Et vous faites la petite pantomime. Vous tapotez la poche intérieure. Vous vérifiez la sacoche d'ordinateur. Vous en trouvez une, légèrement cornée, avec l'ancien numéro de mobile barré au stylo.
Imaginez maintenant l'autre version. Vous sortez votre téléphone, vous le levez, et le leur vibre. Votre nom, votre entreprise, votre fonction, votre ligne directe, votre site web, votre lien de réservation — déjà sur leur écran. Ils tapent une fois et vous êtes dans leurs contacts.

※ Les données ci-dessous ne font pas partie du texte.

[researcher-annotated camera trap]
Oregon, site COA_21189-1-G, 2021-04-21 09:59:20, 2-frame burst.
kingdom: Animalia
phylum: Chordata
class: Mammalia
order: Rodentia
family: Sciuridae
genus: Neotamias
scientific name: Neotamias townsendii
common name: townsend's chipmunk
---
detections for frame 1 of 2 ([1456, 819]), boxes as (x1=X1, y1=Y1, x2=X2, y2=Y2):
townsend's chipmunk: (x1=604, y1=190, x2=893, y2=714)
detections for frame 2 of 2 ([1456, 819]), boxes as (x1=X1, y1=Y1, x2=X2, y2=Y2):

Puis ils tapent un second bouton et vous renvoient leurs coordonnées.
Le temps de vous serrer la main, l'échange est terminé, et leur fiche contact est déjà dans votre CRM.
C'est toute l'idée, et cela tient moins à la technologie qu'aux deux secondes où une carte avait l'habitude de se perdre.
Pourquoi les cartes papier continuent d'échouer
Personne ne déteste les cartes de visite. Elles ne survivent simplement pas au contact de la vie normale.
- Elles deviennent obsolètes. Un nouveau numéro de mobile, un nouveau poste, un nouveau domaine — et une boîte de 500 cartes devient 500 morceaux d'informations erronées que vous avez payés.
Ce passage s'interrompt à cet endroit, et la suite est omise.